DESCRIPTION OF THE TASK:
Copy the data precisely, character for character, and leave out every picture.

++++ RECORDS PROVIDED ++++

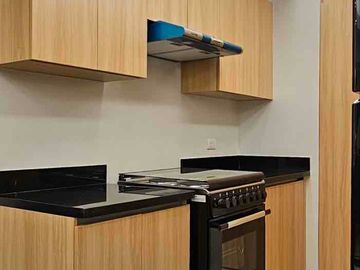 FOR RENT ‼️ 1 BEDROOM CONDO IN BGC BONIFACIO GLOBAL CITY | 1 BR CONDO FOR RENT IN BGC PARK TRIANGLE RESIDENCES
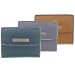 Kenneth Cole New York Leather Wallet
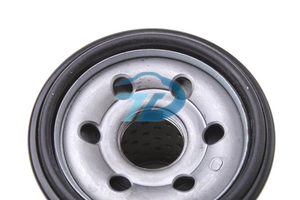 15208-31000 15208-65F00 15208-65F0A自動車オイルフィルターまたは日産車 - Product Image 5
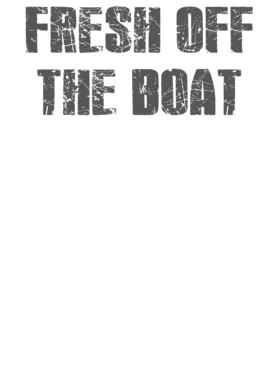 https://s3.us-west-1.wasabisys.com/ecart-content/dotkansas.com/overlays/368/613/36861327.png img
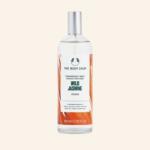 The Body Shop - Wild Jasmine Testpermet Testpermetek 100 ml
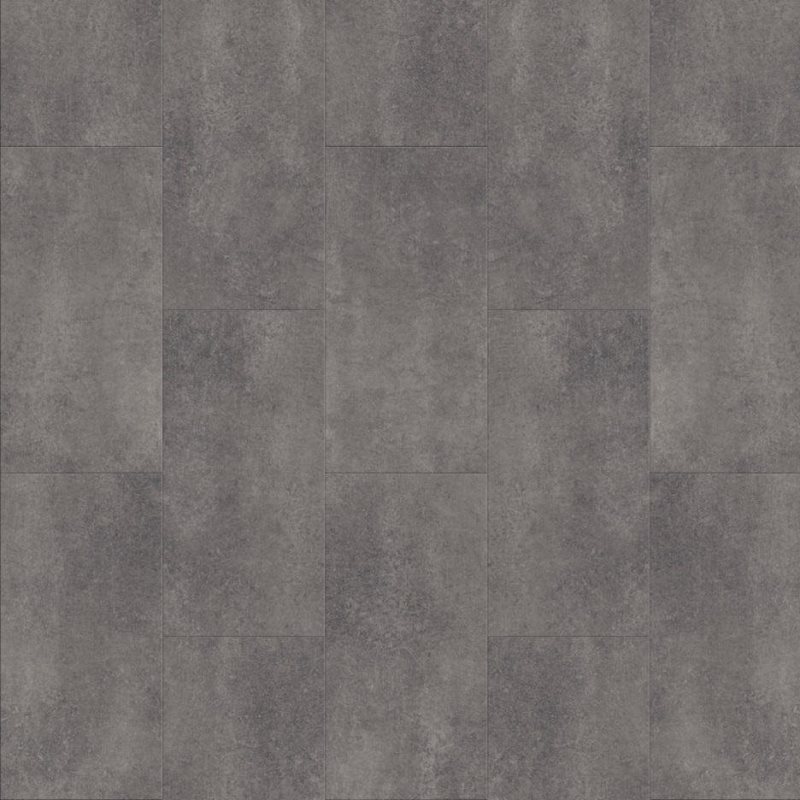 Замковая ПВХ плитка Aviano Stone 952 (610*303*5 мм) — купить в Армавире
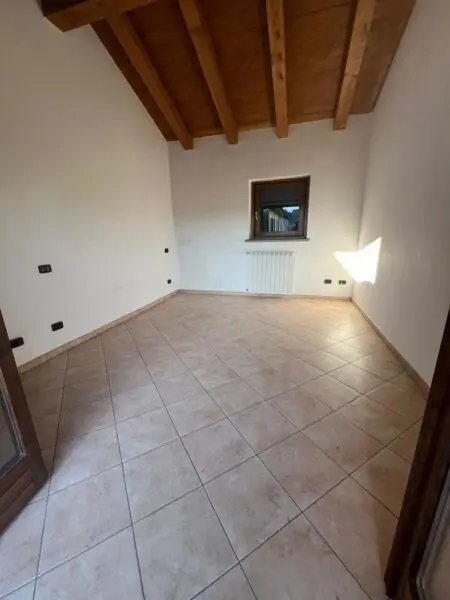 Casa Indipendente via Alfieri 0, San Gillio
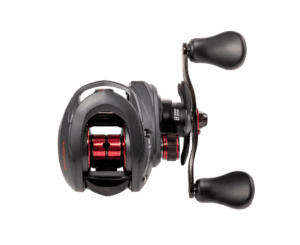 Lews Speed Spool RX 200 HyperSpeed 9.5:1 Right Hand Baitcast Reel ***PREVENTA***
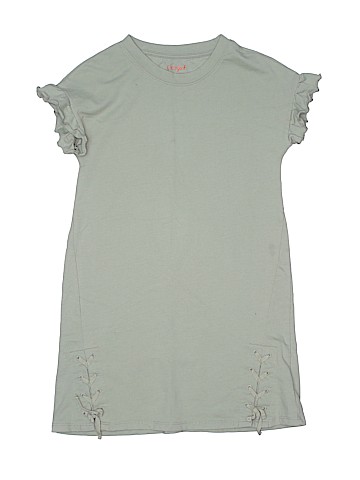 Cat & Jack Dress (view 1)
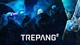 Trepang 2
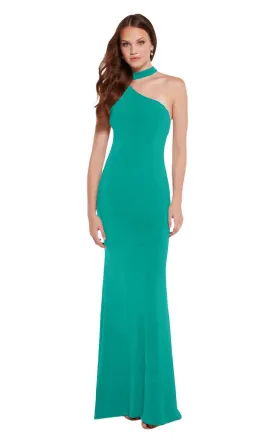 Alyce 59998 Dress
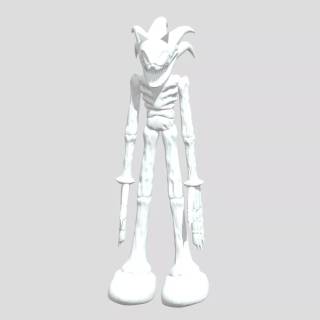 Pillar Chase 2 wallpaper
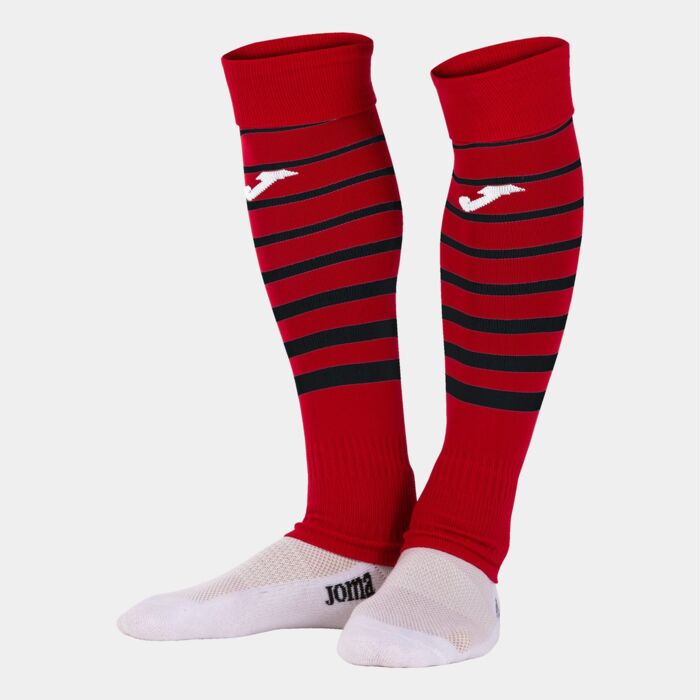 PREMIER II SOCKS Thumbnail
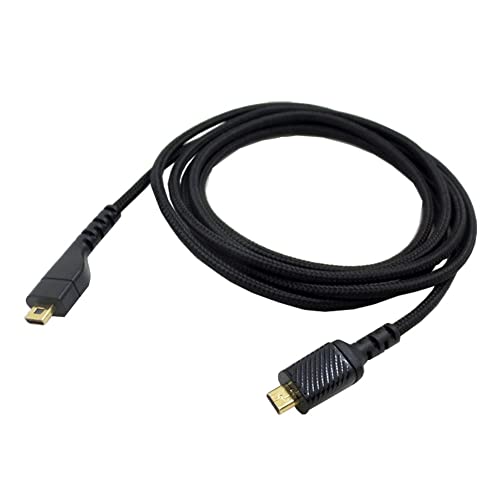 Arctis Pro + Gamedac los 15 mejores productos en comparación Hifi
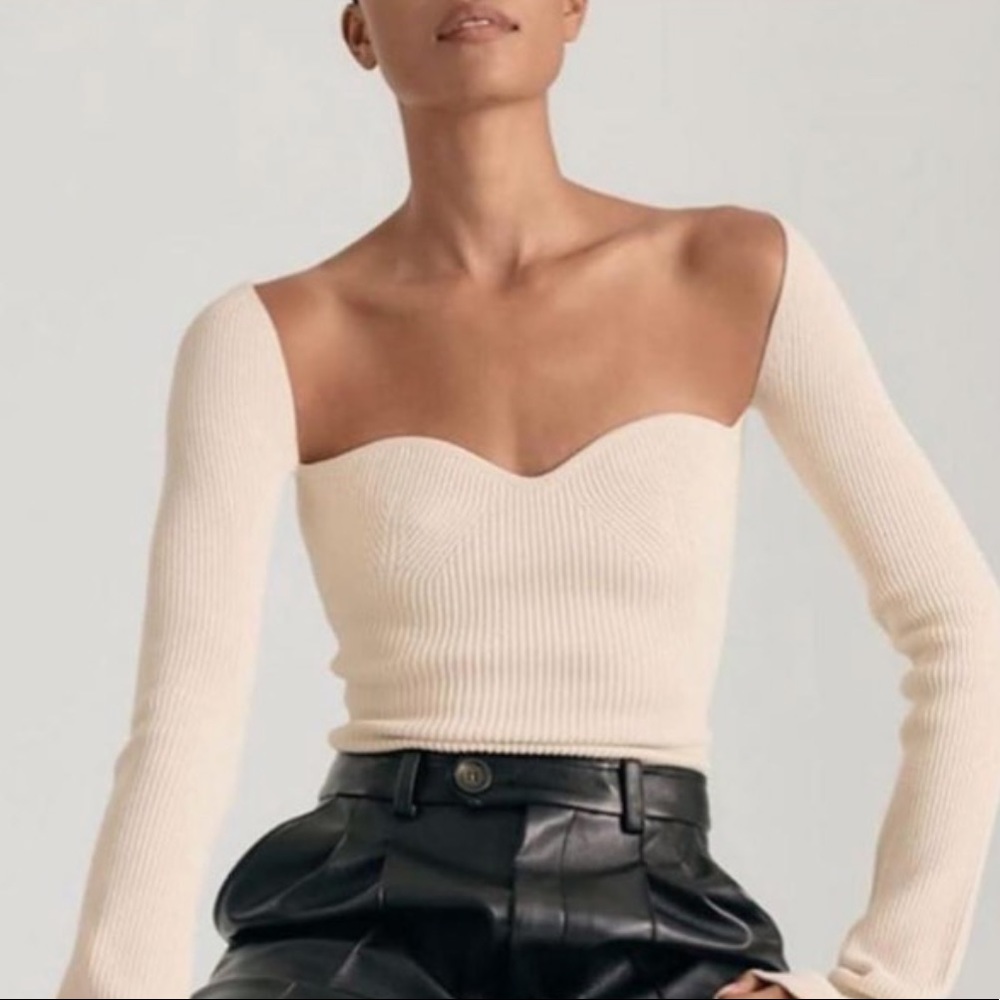 ISO this exact top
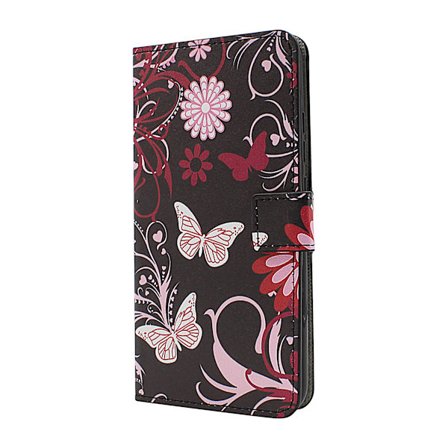 Designwallet Xiaomi Redmi 7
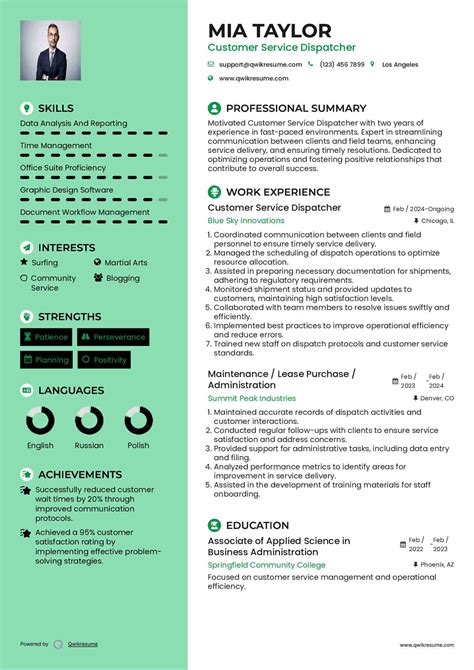 Yuma county careers.  Apply to Emergency Dispatcher, Customer Service Represen...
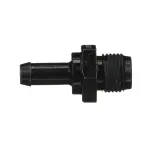 V472 - : PCV Valve for SMP CORP Image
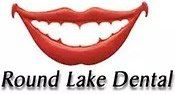 Round Lake Dental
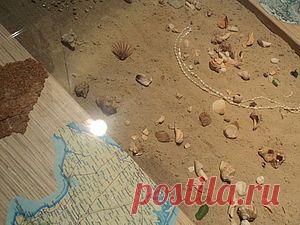 Море.Пляж.Письменный стол-как это совместить. - Декор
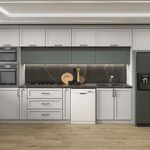 کابینت سازی کارینو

++++

ANSWER:
 FOR RENT ‼️ 1 BEDROOM CONDO IN BGC BONIFACIO GLOBAL CITY | 1 BR CONDO FOR RENT IN BGC PARK TRIANGLE RESIDENCES
 Kenneth Cole New York Leather Wallet
 15208-31000 15208-65F00 15208-65F0A自動車オイルフィルターまたは日産車 - Product Image 5
 https://s3.us-west-1.wasabisys.com/ecart-content/dotkansas.com/overlays/368/613/36861327.png img
 The Body Shop - Wild Jasmine Testpermet Testpermetek 100 ml
 Замковая ПВХ плитка Aviano Stone 952 (610*303*5 мм) — купить в Армавире
 Casa Indipendente via Alfieri 0, San Gillio
 Lews Speed Spool RX 200 HyperSpeed 9.5:1 Right Hand Baitcast Reel ***PREVENTA***
 Cat & Jack Dress (view 1)
 Trepang 2
 Alyce 59998 Dress
 Pillar Chase 2 wallpaper
 PREMIER II SOCKS Thumbnail
 Arctis Pro + Gamedac los 15 mejores productos en comparación Hifi
 ISO this exact top
 Designwallet Xiaomi Redmi 7
 Yuma county careers.  Apply to Emergency Dispatcher, Customer Service Represen...
 V472 - : PCV Valve for SMP CORP Image
 Round Lake Dental
 Море.Пляж.Письменный стол-как это совместить. - Декор
 کابینت سازی کارینو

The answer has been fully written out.